State employees did/are doing their share. State government needs to do its share.
All of the state retirement plans are affected by the UAL. Why target only LASERS? It appears to be a scheme to slowly change the state retirement plans, avoiding mass opposition by attacking them one at a time.
Posted by Fred Duplechin on 03/28 at 09:43 PM
i want to know how many years a legislator doesn’t have to work in order to receive retirement benefit (and what is it?). since they are the ones that made the decision in 1992 to pay interest only on the UAL and now current LASERs employees (only 1/3 of the total state employee workforce) are being asked (by legislators again) to pick up the pace because the balloon payments are now due! i believe legislators are granted generous pensions with very few years of service. since they are not lifelong commitments to the state as most of the lasers’ employees are, they should modify their retirement benefit.

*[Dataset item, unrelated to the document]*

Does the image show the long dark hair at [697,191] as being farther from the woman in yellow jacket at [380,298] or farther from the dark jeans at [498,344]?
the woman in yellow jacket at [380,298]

Posted by rmilho on 03/28 at 09:56 PM
I am wondering why the drop program isn’t being considered as a part of the reform. This would be one way to lighten the retiriement delima the state is facing.
Secondly, I believe that increasing the retirement age not only punishes the well-deserved and dedicated employee but it keeps younger people from being able to fill these positions for less pay. The senior employees are more than likely capped out at their highest salaries several years before retirement currently….and now we expect them to work additional years which will only give them a higher retirement salary.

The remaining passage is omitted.